Breaking the anxiety cycle

Did you know that chronic and prolonged anxiety actually changes your brain? That's why an anxiety disorder is a mental illness. The brain is unwell. It's not working the way it's supposed to.


To be more specific - the amygdala (the part of the brain that triggers your fight or flight response and the release of your stress hormones) - gets bigger as a result of chronic anxiety.

The bigger it gets, the better it gets at doing its job.


And since its job is to prepare you for danger (i.e. make you anxious), a bigger amygdala is definitely not your friend.


How do we undo this and allow the amygdala to return to normal?


We do it by removing the fear from our anxiety symptoms.


Fear of our symptoms keeps us stuck. Fear of our symptoms keeps reinforcing the message in the brain that our amygdala needs to prepare us for danger.

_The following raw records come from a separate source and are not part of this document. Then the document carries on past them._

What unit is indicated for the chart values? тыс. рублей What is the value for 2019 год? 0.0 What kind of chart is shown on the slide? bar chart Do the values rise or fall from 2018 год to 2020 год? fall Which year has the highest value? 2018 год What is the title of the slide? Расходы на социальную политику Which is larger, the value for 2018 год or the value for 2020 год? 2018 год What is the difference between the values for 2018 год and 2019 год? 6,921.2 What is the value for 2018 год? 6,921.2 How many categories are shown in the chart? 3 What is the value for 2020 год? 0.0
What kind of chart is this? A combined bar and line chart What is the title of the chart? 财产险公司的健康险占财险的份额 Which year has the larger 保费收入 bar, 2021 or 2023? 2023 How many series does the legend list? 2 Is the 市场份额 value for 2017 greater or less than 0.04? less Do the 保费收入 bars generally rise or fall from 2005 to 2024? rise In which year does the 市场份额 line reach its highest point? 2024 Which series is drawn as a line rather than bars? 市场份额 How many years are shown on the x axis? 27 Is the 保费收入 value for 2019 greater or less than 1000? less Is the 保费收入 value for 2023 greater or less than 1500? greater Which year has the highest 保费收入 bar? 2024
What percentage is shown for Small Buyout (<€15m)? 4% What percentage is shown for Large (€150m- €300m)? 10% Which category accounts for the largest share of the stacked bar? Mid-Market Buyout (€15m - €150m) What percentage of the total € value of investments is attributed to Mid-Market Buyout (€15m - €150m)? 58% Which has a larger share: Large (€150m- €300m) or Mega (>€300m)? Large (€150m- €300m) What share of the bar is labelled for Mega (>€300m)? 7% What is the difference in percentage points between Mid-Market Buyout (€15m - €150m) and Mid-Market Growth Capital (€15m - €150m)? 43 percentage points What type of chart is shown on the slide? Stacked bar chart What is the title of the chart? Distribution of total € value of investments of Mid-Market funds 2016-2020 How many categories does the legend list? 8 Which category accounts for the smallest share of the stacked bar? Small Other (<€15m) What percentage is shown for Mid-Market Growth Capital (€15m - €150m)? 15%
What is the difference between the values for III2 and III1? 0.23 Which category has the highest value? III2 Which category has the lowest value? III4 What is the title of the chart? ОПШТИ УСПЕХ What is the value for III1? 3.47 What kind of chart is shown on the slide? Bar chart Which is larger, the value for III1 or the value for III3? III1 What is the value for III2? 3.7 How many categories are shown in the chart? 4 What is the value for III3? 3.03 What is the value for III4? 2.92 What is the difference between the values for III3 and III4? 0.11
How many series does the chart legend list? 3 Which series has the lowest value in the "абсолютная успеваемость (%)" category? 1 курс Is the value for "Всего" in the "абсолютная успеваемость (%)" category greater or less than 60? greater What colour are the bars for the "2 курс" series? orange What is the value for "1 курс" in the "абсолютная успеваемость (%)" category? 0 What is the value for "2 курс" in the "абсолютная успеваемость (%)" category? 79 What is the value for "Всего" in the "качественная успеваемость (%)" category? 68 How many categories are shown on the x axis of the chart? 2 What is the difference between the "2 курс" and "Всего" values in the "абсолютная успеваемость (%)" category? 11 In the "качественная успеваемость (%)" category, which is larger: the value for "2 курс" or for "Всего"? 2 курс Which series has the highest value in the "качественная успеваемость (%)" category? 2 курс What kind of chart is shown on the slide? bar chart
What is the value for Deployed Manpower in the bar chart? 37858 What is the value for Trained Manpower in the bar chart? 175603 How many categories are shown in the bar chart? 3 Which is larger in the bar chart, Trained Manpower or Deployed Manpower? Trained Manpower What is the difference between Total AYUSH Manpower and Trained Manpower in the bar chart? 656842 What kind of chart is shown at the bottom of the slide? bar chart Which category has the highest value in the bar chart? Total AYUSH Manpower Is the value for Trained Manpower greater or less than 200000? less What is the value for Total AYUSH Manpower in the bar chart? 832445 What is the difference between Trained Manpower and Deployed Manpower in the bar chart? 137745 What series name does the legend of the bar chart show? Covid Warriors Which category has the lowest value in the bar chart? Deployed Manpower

Removing the fear from our anxiety symptoms - by gradually bringing a level of acceptance to them - slowly reverses the growth of the amygdala. Reducing the neural connections in the amygdala allows it to return to normal.


That means you get your life back and anxiety stops being in control.


We don't remove anxiety from our lives completely. That's not the goal. Anxiety is a normal healthy response that humans need for survival. What we remove is the overactive / hyperactive response in the brain - so that we no longer experience a myriad of anxiety symptoms day and night.